Check out how Macy’s placed their return policy link on their e-commerce website in the image below.
Be strategic on where you place the link to your product return guidelines to avoid needless customer inquiries or refund processes.
Use a reliable platform for processing your returns to save time and money and expedite the process for your customers.
Shopify, for example, offers built-in features that let you manage exchanges and returns, including a function that generates return shipping labels for orders. Theirs is one of the best e-commerce solutions online to handle returns.
Applicable to domestic orders, return labels allow customers to ship products back through a pay-on-scan process, which means a shipping carrier measures and weighs the package, and calculates the cost.
The carrier scans the package and charges the amount to your Shopify account, so you only pay if the return label is used. This helps you recover returned inventory and save money on steep carrier shipping costs while accommodating customer returns.
Another option is to integrate return and exchange apps into your e-commerce platform to allow self-service options for your customers to process returns.
Use a portal that allows your customers to make return requests, download return shipping labels, choose products to exchange their purchased items with, etc., to streamline the process.
Avoid confusion and help your customers fully understand your return policy by using simple and unconfusing words.
Use straightforward but meaningful phrases and terms and make sure your policy covers the basic requirements for returns processing.
Try these tips when writing your return policy.
A return policy is an extension of your customer service.

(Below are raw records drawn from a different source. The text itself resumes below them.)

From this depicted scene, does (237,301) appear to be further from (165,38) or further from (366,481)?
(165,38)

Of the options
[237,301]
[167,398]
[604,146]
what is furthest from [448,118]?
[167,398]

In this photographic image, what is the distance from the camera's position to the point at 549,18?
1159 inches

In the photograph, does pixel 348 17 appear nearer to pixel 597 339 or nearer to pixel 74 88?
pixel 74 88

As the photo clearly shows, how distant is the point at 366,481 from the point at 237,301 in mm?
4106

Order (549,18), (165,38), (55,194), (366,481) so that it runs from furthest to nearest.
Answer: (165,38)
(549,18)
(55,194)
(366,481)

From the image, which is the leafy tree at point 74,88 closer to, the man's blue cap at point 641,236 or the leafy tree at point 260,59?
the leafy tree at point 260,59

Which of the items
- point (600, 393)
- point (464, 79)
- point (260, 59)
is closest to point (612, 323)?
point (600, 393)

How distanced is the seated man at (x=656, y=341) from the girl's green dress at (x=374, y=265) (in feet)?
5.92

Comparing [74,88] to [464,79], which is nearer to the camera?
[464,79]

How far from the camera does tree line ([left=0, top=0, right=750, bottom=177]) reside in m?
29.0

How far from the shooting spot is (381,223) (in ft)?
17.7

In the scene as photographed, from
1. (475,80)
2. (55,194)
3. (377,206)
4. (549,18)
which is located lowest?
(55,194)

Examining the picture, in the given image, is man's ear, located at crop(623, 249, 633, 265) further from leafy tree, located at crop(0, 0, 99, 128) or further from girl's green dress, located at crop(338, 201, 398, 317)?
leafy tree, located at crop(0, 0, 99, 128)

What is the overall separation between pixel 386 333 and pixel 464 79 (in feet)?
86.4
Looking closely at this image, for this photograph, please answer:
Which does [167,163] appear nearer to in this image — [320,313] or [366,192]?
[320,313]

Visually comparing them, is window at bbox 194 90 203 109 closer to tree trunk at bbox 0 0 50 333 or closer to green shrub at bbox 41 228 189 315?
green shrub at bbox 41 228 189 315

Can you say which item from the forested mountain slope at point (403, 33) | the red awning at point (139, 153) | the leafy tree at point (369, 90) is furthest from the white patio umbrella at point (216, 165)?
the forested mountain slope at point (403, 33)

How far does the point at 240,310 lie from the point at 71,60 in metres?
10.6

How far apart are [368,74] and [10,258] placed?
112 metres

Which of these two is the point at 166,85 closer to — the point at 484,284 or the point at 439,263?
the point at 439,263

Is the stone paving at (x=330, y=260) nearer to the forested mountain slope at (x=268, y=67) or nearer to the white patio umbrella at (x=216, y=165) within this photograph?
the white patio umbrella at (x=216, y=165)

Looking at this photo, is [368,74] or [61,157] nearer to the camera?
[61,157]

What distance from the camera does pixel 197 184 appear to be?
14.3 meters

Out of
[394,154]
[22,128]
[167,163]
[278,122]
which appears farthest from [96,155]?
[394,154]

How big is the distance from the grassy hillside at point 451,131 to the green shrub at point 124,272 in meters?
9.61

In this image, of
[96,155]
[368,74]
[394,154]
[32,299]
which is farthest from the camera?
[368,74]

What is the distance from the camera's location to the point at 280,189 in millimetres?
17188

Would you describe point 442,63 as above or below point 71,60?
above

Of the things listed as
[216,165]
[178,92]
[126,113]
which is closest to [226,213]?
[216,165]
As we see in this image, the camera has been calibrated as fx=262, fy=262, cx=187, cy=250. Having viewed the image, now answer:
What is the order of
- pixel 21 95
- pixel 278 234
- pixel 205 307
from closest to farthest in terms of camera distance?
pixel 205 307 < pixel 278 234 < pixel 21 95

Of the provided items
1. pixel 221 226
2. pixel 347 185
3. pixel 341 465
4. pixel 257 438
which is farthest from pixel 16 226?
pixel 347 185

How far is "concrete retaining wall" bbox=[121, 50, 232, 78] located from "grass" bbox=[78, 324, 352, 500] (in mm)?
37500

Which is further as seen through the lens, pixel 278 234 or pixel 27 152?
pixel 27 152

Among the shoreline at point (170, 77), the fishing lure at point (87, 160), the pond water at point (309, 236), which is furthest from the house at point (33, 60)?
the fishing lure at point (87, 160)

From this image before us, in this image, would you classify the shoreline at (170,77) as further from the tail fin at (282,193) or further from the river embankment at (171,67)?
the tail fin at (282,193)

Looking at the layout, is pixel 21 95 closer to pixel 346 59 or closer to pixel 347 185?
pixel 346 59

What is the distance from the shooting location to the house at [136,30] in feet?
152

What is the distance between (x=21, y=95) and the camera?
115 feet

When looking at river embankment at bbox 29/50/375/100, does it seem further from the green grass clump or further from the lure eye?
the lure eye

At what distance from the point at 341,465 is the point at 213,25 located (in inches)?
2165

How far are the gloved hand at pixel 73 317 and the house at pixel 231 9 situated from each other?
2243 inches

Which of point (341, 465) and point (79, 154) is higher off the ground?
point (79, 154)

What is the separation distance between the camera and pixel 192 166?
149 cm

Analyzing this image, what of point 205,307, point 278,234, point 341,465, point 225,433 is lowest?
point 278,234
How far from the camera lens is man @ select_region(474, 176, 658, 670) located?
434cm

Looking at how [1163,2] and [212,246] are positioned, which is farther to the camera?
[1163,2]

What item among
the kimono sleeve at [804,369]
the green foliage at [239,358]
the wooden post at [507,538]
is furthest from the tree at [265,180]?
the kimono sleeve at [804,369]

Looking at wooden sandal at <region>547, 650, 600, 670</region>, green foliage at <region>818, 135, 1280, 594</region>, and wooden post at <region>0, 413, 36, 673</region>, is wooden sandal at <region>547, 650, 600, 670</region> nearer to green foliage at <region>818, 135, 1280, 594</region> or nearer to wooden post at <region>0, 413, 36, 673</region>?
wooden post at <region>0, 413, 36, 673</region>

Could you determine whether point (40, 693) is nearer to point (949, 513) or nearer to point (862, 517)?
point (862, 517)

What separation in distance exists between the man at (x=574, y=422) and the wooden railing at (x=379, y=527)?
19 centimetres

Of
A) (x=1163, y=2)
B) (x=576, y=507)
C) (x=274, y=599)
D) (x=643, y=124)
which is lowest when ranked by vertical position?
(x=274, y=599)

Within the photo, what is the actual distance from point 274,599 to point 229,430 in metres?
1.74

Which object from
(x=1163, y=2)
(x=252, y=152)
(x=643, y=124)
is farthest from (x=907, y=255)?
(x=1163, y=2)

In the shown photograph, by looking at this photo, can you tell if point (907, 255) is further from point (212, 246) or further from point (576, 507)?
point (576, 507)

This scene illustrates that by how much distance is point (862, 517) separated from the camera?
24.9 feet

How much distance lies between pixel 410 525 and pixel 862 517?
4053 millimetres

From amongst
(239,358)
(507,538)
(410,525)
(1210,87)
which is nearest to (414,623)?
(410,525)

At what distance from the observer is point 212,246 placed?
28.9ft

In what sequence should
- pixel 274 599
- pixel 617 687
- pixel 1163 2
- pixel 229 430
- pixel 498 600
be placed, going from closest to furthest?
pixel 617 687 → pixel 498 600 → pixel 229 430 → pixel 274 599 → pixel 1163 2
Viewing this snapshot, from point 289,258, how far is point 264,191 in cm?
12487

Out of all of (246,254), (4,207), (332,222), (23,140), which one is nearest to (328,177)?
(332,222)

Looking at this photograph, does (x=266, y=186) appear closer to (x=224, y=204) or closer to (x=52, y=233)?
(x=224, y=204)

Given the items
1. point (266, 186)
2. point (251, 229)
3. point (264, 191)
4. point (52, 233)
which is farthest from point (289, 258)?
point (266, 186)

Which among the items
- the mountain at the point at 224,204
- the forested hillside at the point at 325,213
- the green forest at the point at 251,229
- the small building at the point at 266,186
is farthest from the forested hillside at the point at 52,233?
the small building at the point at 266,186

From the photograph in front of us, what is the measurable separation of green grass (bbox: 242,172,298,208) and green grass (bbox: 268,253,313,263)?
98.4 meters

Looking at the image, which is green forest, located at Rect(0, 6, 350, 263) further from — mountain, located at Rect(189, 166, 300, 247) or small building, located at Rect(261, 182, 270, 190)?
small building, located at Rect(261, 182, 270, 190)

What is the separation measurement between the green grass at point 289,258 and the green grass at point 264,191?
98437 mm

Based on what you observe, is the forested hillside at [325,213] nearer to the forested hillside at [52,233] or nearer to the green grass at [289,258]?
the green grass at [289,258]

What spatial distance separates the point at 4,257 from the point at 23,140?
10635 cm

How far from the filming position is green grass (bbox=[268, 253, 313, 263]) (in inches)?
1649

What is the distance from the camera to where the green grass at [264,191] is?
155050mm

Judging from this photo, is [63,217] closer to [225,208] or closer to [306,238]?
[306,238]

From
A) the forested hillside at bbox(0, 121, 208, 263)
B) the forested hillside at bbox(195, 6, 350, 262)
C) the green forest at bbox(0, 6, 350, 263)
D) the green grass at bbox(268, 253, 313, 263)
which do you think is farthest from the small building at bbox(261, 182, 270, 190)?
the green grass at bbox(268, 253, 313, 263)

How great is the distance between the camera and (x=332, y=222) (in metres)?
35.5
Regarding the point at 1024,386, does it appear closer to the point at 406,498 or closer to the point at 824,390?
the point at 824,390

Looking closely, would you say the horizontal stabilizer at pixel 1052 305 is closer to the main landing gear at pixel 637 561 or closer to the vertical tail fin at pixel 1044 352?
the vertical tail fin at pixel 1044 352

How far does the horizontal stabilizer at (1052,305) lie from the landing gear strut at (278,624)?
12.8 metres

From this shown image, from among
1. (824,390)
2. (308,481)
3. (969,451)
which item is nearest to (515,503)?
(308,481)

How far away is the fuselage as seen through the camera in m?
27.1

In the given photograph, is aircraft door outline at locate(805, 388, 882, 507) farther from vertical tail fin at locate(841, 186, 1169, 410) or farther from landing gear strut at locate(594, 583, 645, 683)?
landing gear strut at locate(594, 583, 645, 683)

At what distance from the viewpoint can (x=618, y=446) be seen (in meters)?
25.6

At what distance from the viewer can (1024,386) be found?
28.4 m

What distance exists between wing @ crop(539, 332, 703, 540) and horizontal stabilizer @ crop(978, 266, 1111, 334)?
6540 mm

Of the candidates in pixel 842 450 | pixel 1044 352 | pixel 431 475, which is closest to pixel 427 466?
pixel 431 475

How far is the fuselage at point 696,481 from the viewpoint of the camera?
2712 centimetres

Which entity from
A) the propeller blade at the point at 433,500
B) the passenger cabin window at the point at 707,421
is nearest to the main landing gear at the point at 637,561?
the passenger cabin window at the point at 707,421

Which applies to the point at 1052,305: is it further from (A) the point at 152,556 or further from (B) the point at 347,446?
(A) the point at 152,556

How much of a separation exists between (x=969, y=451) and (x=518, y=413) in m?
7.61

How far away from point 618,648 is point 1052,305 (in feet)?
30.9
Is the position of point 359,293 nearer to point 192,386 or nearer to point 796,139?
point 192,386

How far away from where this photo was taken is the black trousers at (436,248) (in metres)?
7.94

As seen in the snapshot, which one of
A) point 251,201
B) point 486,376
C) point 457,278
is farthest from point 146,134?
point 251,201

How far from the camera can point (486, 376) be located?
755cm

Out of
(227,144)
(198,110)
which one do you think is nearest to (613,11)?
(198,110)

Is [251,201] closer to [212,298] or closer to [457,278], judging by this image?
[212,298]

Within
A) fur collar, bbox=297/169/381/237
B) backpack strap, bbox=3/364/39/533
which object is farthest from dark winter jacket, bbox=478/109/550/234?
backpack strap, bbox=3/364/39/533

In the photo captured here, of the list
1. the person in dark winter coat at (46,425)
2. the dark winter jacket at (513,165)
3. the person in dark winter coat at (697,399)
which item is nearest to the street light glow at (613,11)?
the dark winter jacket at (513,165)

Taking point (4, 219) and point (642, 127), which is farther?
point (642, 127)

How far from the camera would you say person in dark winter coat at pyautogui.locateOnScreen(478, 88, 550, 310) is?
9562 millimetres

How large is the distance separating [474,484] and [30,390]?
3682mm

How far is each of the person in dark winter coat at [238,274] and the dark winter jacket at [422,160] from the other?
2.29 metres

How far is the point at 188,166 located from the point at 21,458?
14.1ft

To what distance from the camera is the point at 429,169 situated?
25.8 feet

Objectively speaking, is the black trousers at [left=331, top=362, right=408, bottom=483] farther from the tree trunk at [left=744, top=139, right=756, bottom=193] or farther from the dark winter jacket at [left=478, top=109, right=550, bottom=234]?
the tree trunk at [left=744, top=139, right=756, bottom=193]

Use the same language and tone when offering assistance to consumers and use it to support your online product marketing efforts.
Set proper expectations to help your customers understand the process and know what they need to do, including specific conditions and limitations of your policy.
Ensure your policy answers potential customer questions and concerns, such as:
Use subheadings to make your policies and procedures easier to understand. It improves your customer’s overall experience as they figure out how your product return procedures work.
A well-written policy should be clear enough that even your staff can facilitate the returns just by reading it.
Your employees should know when a return, exchange, or refund is not allowed to prevent fraudulent returns. Some examples are when your customers file a request after the return window, if the warranty expired, etc.
Remember to run training sessions regularly to reinforce your staff’s knowledge regarding your protocols. Ensure that your staff can process returns and answer your customers’ questions so you can free up more time and get more work done.
Tailor your return policy to your business dynamics. Think about what makes sense to your customers while being mindful of your policy’s impact on your business.
You can even set a return policy that highly favors your customers and use it as leverage when putting together your pricing strategy.
The thought of creating a return policy might be overwhelming at first, but with the points we shared above, you now have a framework and a guide to put together a return policy for your business.